WORK ORDER 1 ▸ Decide whether each statement below agrees with the crossword blog comments, answering yes or no and quoting the exact words that settle it. (a) Martin's father worked as an insurance adjuster before he retired. (b) The Anonymous commenter needed 16 minutes to finish the puzzle. (c) Martin knew PLAYA without looking it up.
WORK ORDER 2 ▸ Reproduce the part of the crossword blog comments starting with "Okay, if the" and going on through "had a claim.)".

TEXT PROVIDED ▸
──────
Have a great Monday.

Anonymous said...

It took me 26 minutes today ugh! I'm getting better towards the end of the week.

Martin said...

I worked on it a bit this morning, a bit more during lunch, did some googling, had to go to class, gave the class something to do, worked on the puzzle, finally sneaked off between classes and finished it with a few more googles. It's okay: we're halfway through the book already and 'tis the season for the classes to do activities.

Okay, if the clue for 1A had been "911 respondents" then my answers RNS, DRS and ERS would have made sense. Big "Doh!" when I got EMS. (I came up with RANDY for 2D: "Virile". It makes sense, no? Or is it too DF?)

ENNA was a gimme. Sort of: I needed the perp to remind me what the second letter was. It took me a while to get UNDERWRITE. Shame on me! My dad was an insurance adjuster before he retired. (It was him job to say "NO!" and hang up the phone when people had a claim.)

ROSS SEA was a gimme, thanks to the perps, but I had to google PLAYA. Oh and ALEPPO, ATRA, LEW and PETR were all unknowns: was thinking TWIN for 4D ("Gillete Blade").

I wanted CRY for SOB. I didn't figure out SOB until I figured out how to spell CALISTA's name: that gave me SHAKO and SOB, which was a good thing because RILERS and YRITTEN looked very wrong! I had to google ESCUDO and SEDERS too - and ELUL for that matter. (I'm not Jewish.)

ONO crossing with NO NO? Cute. I mispelled ECSTASY as ECSTACY and stared at LACT for a long time. It took forever for TEPEE to come to me because my first idea was YURT. ORIBI and LOPES were unknowns so it took me a long time to get POSTSCRIPT and BEA.

I wanted SONG for SOLO and APEX for ACME and I initally wrote GOD instead of SIN (65D: "Sermon topic") Wouldn't it have been ice if GOD had crossed with ELOHIM? ELOHIM is plural for ELOAH so some would say that the old genesis chapter one was written with a pantheon of gods in mind. That is they would if they weren't posting to a blog where religion is a taboo subject. :)

Anyway, I wanted YAHWEH for 67A "Jehovah". From what I remember, in Exodus, when Moses asked the burning bush "Who are you?" the burning bush said "I am he" or, literally, in the ancient Jewish language "Yahweh". Some people interpretted the answer to mean that Yahweh was God's name and, in English, the name is Jehovah. Really. Of course YAHWEH didn't fit. Before I settled on ELOHIM I had guessed I AM HIM too.

EOCENE was an unknown that I eventually got from the perps. I didn't have a lot of time to talk about Saturday's puzzle. (I was 11:00 for me by the time I got online again.) I wanted TELL for BLAB, SILO for BARN and ALT for TAB.

It's 9:54 pm here already. And I have classes tomorrow morning. Goodnight.


Martin said...

Oh and putting ERUPT next to MANLY?! Especially when the clue for MANLY was "Virile"?! I'll let Lois comment about that.

Did anybody else want SEER for EYER or UNCLEAR for SKETCHY or PACE for LAST or YELL for YELP?
──────
PROVIDED DATA ▸

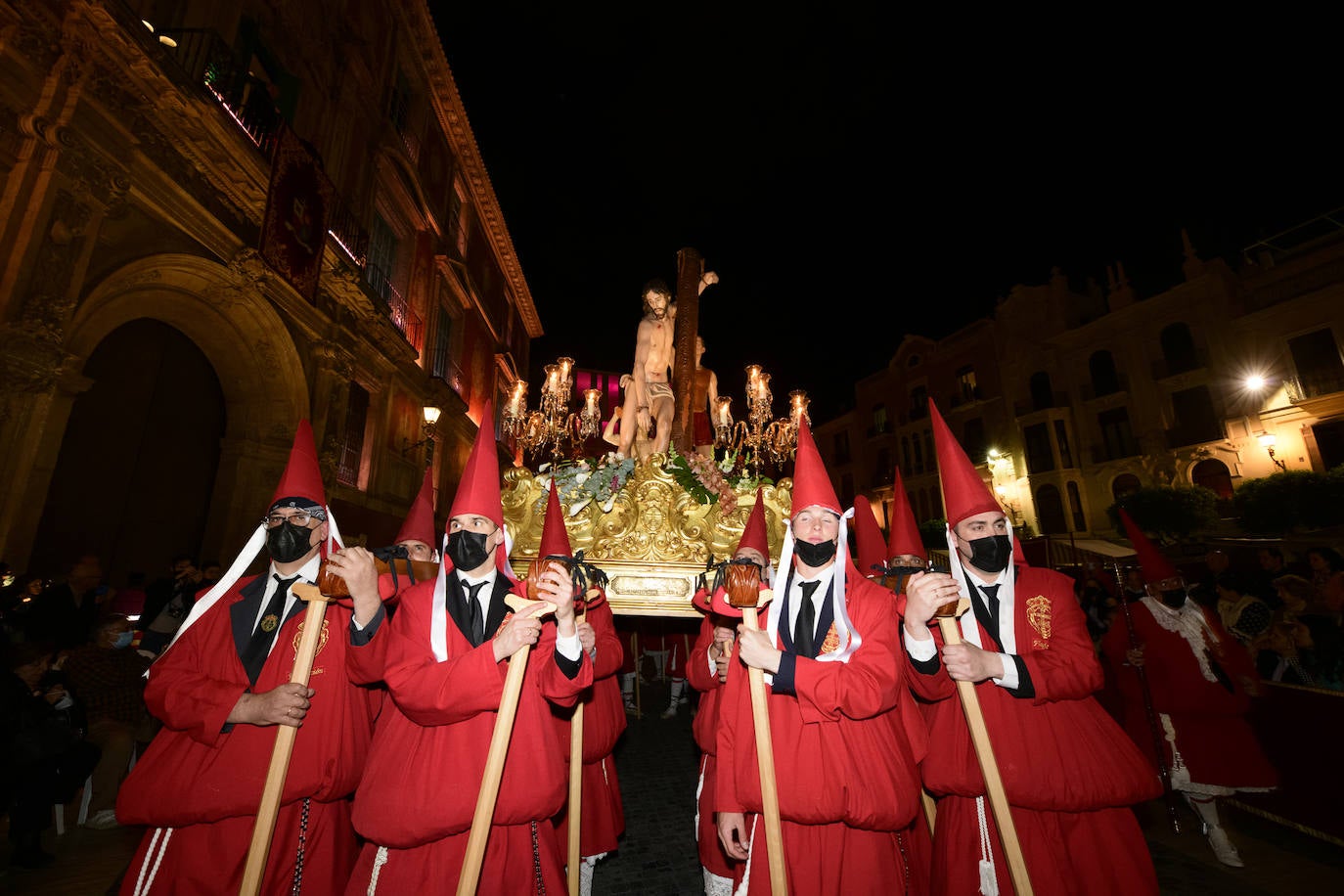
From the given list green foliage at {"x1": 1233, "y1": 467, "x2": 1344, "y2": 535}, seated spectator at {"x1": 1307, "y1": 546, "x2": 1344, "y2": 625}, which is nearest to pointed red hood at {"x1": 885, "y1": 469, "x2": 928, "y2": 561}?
seated spectator at {"x1": 1307, "y1": 546, "x2": 1344, "y2": 625}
──────
EXERCISE RESPONSE 1 ▸
(a) Yes: "My dad was an insurance adjuster before he retired."
(b) No: "It took me 26 minutes today ugh!"
(c) No: "but I had to google PLAYA."

EXERCISE RESPONSE 2 ▸
Okay, if the clue for 1A had been "911 respondents" then my answers RNS, DRS and ERS would have made sense. Big "Doh!" when I got EMS. (I came up with RANDY for 2D: "Virile". It makes sense, no? Or is it too DF?)

ENNA was a gimme. Sort of: I needed the perp to remind me what the second letter was. It took me a while to get UNDERWRITE. Shame on me! My dad was an insurance adjuster before he retired. (It was him job to say "NO!" and hang up the phone when people had a claim.)